** BEGIN Records provided **
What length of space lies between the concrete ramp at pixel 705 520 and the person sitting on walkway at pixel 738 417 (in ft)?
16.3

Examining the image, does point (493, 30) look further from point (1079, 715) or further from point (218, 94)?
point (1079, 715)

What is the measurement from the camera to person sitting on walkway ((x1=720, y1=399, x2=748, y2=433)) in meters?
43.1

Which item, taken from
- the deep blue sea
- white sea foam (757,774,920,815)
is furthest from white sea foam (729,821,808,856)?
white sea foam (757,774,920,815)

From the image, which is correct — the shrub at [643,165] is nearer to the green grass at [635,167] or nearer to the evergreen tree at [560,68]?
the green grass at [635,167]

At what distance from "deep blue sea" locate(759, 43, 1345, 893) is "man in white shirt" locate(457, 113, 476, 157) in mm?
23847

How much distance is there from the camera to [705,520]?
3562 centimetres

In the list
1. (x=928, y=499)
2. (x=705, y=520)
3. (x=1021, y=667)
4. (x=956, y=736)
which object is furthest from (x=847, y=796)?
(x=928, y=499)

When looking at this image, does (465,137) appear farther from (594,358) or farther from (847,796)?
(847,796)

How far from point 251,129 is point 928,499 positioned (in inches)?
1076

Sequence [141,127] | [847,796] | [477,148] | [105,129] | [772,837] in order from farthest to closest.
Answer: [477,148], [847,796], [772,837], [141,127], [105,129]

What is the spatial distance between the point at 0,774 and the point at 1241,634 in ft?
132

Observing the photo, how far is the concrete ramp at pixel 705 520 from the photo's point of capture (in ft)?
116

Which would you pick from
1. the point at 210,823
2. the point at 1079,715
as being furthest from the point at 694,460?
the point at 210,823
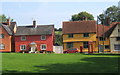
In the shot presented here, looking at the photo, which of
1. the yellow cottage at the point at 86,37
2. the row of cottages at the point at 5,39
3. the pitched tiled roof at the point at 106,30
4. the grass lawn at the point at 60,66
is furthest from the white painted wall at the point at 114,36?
the grass lawn at the point at 60,66

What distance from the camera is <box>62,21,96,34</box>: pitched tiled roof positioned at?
60.6 m

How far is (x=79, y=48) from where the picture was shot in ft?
195

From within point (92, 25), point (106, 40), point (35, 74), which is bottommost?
point (35, 74)

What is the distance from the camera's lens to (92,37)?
59.7 m

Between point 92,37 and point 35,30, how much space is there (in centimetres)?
1563

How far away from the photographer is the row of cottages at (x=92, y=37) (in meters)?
58.8

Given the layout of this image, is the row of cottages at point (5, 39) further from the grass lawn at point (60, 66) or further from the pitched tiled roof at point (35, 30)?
the grass lawn at point (60, 66)

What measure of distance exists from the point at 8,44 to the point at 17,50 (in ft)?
9.63

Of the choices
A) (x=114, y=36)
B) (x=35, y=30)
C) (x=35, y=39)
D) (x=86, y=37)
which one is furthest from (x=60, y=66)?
(x=35, y=30)

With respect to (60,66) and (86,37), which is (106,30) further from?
(60,66)

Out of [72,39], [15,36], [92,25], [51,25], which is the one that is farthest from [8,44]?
[92,25]

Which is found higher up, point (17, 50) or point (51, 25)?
point (51, 25)

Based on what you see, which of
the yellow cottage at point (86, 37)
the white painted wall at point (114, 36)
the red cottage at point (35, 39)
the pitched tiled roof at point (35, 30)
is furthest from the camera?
the pitched tiled roof at point (35, 30)

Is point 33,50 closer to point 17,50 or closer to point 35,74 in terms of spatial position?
point 17,50
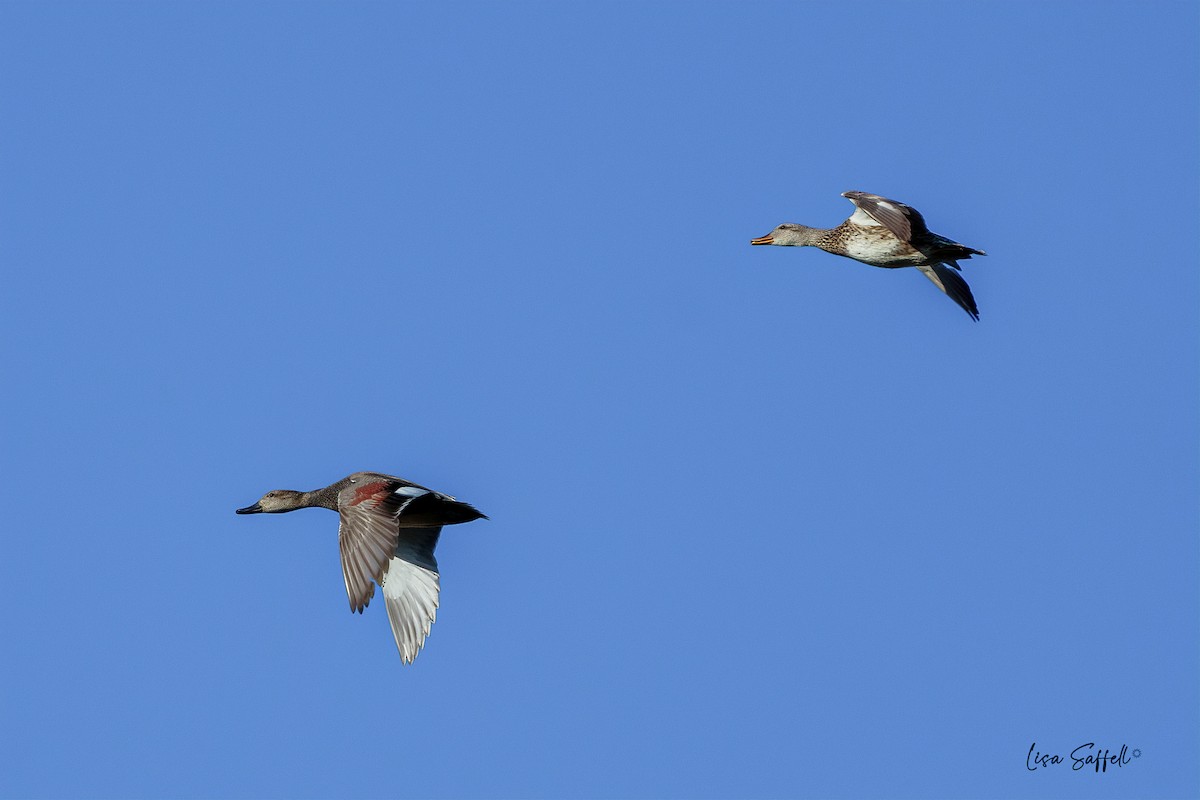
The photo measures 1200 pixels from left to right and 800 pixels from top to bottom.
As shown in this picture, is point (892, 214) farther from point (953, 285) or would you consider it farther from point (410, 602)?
point (410, 602)

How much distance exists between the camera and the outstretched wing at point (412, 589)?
1711 centimetres

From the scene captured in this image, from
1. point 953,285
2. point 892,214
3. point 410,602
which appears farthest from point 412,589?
point 953,285

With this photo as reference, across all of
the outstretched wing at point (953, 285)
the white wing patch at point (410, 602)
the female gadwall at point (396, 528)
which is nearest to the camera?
the female gadwall at point (396, 528)

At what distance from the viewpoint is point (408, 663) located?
55.2 feet

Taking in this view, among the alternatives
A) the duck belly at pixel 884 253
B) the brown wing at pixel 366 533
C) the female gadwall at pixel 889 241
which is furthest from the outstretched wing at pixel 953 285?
the brown wing at pixel 366 533

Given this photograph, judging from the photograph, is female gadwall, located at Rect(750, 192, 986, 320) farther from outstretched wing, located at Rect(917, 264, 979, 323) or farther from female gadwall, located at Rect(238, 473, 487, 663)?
female gadwall, located at Rect(238, 473, 487, 663)

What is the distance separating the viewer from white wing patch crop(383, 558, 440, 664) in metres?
17.1

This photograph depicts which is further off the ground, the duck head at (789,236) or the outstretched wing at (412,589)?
the duck head at (789,236)

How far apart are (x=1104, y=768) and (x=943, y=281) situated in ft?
20.4

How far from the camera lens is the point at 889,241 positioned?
61.3ft

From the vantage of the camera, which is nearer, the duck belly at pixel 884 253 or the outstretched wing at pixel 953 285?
the duck belly at pixel 884 253

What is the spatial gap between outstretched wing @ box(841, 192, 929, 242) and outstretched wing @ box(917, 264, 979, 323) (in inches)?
82.1

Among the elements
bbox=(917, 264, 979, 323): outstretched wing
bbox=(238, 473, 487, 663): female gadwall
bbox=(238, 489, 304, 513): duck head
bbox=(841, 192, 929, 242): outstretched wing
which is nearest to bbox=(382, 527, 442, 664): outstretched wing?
bbox=(238, 473, 487, 663): female gadwall

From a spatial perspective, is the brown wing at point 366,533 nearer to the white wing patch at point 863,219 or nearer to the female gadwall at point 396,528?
the female gadwall at point 396,528
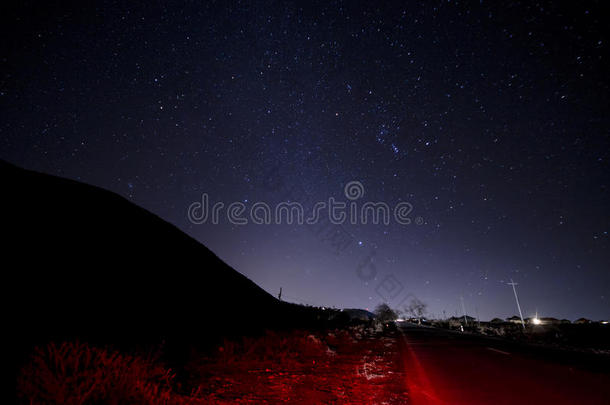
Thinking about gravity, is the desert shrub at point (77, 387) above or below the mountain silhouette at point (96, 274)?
below

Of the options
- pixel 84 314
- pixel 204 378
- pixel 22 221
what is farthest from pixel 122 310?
pixel 204 378

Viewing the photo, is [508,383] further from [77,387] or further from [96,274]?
[96,274]

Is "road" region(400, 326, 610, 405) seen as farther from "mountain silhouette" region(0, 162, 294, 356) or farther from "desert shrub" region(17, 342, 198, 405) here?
"mountain silhouette" region(0, 162, 294, 356)

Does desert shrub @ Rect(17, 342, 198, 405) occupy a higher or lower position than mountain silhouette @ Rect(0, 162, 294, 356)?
lower

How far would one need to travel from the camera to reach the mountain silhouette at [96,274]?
10.5m

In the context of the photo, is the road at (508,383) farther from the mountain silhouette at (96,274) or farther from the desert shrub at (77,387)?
the mountain silhouette at (96,274)

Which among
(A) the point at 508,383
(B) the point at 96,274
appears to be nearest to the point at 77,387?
(A) the point at 508,383

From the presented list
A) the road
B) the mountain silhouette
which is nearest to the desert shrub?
the road

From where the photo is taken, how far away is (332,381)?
721 cm

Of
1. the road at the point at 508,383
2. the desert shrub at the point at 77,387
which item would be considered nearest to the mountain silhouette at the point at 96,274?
the desert shrub at the point at 77,387

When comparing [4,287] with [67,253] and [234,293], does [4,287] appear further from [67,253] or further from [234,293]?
[234,293]

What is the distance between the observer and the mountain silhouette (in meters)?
10.5

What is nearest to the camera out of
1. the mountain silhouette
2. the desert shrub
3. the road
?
the desert shrub

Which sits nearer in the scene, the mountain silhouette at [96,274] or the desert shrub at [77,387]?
the desert shrub at [77,387]
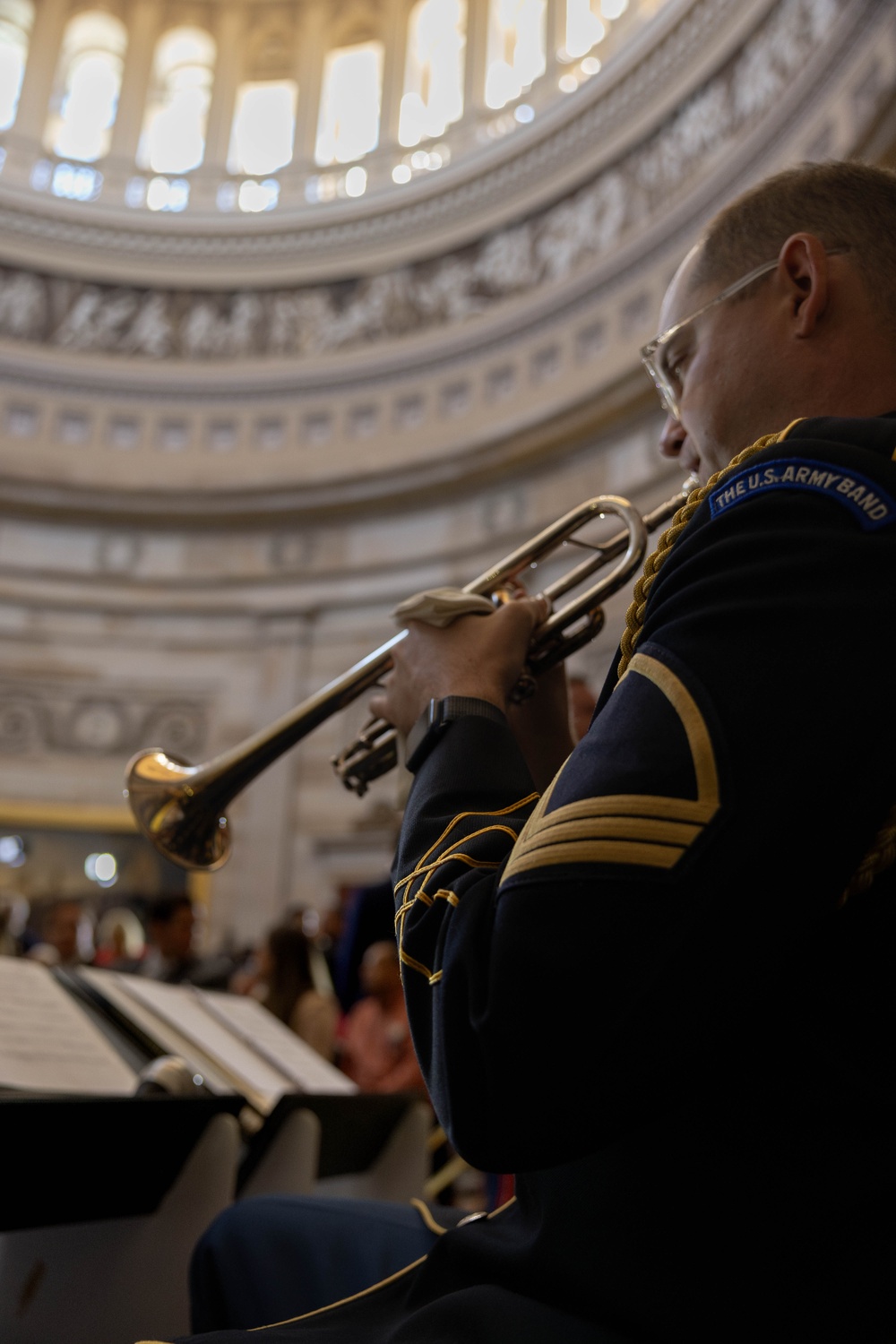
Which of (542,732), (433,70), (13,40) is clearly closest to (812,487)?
(542,732)

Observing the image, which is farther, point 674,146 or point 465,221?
point 465,221

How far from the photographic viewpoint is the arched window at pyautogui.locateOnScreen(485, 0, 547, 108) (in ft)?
46.2

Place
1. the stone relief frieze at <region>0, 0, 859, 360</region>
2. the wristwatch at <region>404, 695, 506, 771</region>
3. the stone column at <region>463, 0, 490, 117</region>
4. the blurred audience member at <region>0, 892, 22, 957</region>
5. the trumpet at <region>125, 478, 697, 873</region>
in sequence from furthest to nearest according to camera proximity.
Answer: the stone column at <region>463, 0, 490, 117</region> → the stone relief frieze at <region>0, 0, 859, 360</region> → the blurred audience member at <region>0, 892, 22, 957</region> → the trumpet at <region>125, 478, 697, 873</region> → the wristwatch at <region>404, 695, 506, 771</region>

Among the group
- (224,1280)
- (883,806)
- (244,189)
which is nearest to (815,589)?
(883,806)

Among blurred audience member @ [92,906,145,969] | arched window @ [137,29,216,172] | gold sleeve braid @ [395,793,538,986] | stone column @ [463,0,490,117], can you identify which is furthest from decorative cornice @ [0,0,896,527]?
gold sleeve braid @ [395,793,538,986]

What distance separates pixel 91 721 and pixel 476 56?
34.0 feet

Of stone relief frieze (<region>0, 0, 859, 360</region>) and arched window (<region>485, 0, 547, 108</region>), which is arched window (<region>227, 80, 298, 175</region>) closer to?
stone relief frieze (<region>0, 0, 859, 360</region>)

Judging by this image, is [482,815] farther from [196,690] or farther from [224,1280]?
[196,690]

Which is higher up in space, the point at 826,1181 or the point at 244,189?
the point at 244,189

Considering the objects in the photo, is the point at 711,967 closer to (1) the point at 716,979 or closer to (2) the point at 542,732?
(1) the point at 716,979

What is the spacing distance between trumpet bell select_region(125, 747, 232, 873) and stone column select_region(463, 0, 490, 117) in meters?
14.2

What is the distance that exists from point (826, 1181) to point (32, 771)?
1222 cm

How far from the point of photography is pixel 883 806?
0.90 m


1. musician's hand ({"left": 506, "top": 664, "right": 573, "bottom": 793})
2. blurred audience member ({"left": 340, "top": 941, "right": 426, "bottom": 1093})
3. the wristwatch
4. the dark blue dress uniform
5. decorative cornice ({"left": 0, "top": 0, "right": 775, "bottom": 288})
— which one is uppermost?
decorative cornice ({"left": 0, "top": 0, "right": 775, "bottom": 288})
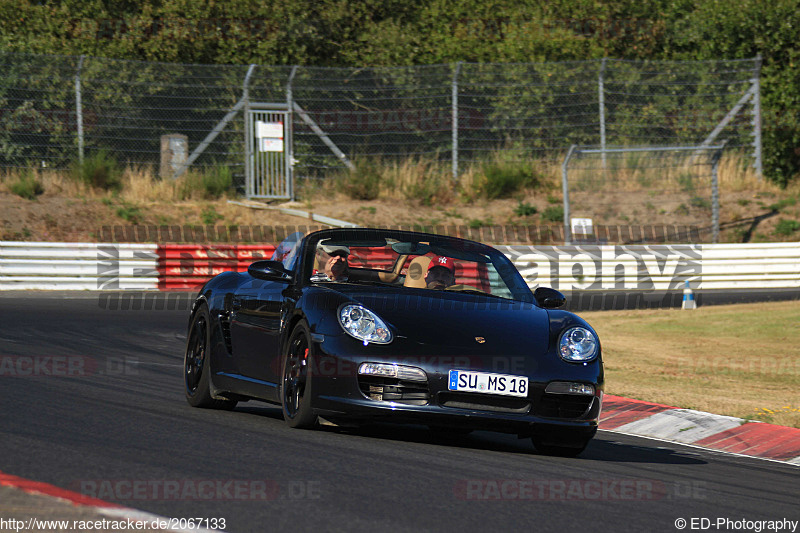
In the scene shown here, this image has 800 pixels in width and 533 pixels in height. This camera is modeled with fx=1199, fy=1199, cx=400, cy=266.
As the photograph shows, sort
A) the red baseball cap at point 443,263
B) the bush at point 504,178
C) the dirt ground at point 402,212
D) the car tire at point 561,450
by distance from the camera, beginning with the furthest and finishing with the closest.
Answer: the bush at point 504,178 < the dirt ground at point 402,212 < the red baseball cap at point 443,263 < the car tire at point 561,450

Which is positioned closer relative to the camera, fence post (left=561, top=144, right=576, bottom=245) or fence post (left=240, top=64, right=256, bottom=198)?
fence post (left=561, top=144, right=576, bottom=245)

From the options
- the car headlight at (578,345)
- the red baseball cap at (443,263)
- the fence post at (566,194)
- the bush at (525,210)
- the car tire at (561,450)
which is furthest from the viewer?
the bush at (525,210)

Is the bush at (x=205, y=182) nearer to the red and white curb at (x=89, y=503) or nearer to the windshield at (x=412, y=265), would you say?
the windshield at (x=412, y=265)

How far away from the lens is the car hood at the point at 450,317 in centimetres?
686

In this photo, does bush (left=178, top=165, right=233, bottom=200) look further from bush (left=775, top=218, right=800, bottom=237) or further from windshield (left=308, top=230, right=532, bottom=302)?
windshield (left=308, top=230, right=532, bottom=302)

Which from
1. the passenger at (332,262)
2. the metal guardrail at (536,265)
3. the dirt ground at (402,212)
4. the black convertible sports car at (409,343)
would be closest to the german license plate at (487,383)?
the black convertible sports car at (409,343)

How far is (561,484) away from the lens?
579cm

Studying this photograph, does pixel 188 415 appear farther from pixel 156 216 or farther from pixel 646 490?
pixel 156 216

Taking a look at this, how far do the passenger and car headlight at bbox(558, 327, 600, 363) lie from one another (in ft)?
4.95

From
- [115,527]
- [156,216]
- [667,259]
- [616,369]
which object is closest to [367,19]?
[156,216]

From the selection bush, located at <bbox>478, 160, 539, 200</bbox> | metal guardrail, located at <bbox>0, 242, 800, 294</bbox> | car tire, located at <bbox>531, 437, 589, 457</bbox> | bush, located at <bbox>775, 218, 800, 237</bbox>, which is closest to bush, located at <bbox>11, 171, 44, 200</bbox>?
metal guardrail, located at <bbox>0, 242, 800, 294</bbox>

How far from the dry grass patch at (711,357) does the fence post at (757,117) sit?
9170 mm

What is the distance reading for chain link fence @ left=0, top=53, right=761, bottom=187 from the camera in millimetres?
25203

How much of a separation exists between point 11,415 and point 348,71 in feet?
65.4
** END Records provided **
Problem: Find the line containing "How far is (561,484) away from the lens?" in the material above. Print it and every line after it through the end, exactly and only those.

Answer to this exercise:
How far is (561,484) away from the lens?
579cm

Studying this photograph, does pixel 188 415 appear farther from pixel 156 216 or farther from pixel 646 490?
pixel 156 216

Taking a look at this, how far do the passenger and car headlight at bbox(558, 327, 600, 363) lie from one another (in ft)?
4.95

From
- [115,527]
- [156,216]
- [667,259]
- [616,369]
which object is closest to [367,19]?
[156,216]

From the selection bush, located at <bbox>478, 160, 539, 200</bbox> | metal guardrail, located at <bbox>0, 242, 800, 294</bbox> | car tire, located at <bbox>531, 437, 589, 457</bbox> | bush, located at <bbox>775, 218, 800, 237</bbox>, which is closest to bush, located at <bbox>11, 171, 44, 200</bbox>?
metal guardrail, located at <bbox>0, 242, 800, 294</bbox>

How far from the dry grass patch at (711,357) does the fence post at (757,117) sit?
9170 mm

What is the distance reading for chain link fence @ left=0, top=53, right=761, bottom=187 from the camera in millimetres?
25203

How much of a separation exists between point 11,415 and point 348,71 in feet?
65.4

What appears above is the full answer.